Trump Doesn’t Understand the Bible: Why Do Evangelicals Love Him?
Jerry Falwell Jr., son of the Moral Majority founder and heir to his father’s evangelical Liberty University in Lynchburg, Virginia, on Tuesday endorsed the non-evangelical, marginally religious Donald Trump for president, less than a week before the Iowa caucuses.
For months, Trump’s appeal to evangelicals has been a head-scratcher for Beltway insiders and even many evangelicals. After all, the twice-divorced, one-time supporter of abortion rights who appears to have barely a Cliffs Notes grasp of the Bible hardly epitomizes the moralizing ideologue or the pious family man — both presidential prototypes for the Christian right.
But there’s a simple explanation for the evangelical embrace of Trump: Having not succeeded in making America Christian, evangelicals coalescing around Trump have decided to settle for making it great (or “great,” as the case may be).
It’s all there in Falwell’s own words about Trump, whom he describes as “a successful executive and entrepreneur, a wonderful father and a man who I believe can lead our country to greatness again.” Note that Trump is not described as a wonderful husband, often a crucial criterion for evangelical voters, or as a revivalist who will save the Christian nation, or even as the guardian of crucial Supreme Court appointments who could oversee making abortion illegal in all 50 states.

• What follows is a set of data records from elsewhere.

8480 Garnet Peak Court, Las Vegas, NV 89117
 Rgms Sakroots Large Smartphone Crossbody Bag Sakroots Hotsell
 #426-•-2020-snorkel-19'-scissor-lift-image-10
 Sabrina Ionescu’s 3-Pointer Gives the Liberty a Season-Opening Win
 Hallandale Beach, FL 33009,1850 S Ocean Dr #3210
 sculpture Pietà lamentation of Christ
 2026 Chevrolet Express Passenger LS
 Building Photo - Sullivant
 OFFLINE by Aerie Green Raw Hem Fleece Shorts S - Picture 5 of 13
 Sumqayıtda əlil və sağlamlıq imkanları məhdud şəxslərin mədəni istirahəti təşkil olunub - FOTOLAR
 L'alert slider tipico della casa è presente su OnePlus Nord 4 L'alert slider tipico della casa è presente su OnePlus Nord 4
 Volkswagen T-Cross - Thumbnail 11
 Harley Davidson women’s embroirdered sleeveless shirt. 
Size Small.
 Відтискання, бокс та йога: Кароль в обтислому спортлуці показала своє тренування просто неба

For Falwell, Trump is a strongman who can save America where the Christian right has failed to do so. Falwell’s endorsement is a tacit admission that his father’s mission to rescue America from the supposed scourges of feminism, the “homosexual agenda” and secularism is now a defunct fundamentalist dream. Falwell, who leads evangelicalism’s flagship university — which claims to “encourage a commitment to the Christian life, one of personal integrity, sensitivity to the needs of others, social responsibility and active communication of the Christian faith” — seems to have conceded that those virtues are insufficient for America’s greatness.
In 1980, the late elder Falwell, who died in 2007, lamented that “[o]ur movies, television programs, magazines, and entertainment in general are morally bankrupt and spiritually corrupt,” and called on Christians to engage in the political process to save America. Thirty-six years later, his son is actively promoting the one Republican candidate who hails from that morally bankrupt world of television and entertainment.
But Trump has other qualities that many evangelicals admit they admire: wealth and success and — don’t let this surprise you — ruthlessness. Trump first addressed a Liberty University audience in September 2012, after his failed presidential bid. In his remarks, he suggested to students that they need to “get even” with adversaries in order to succeed, prompting an outcry over whether this advice was compatible with Christian values.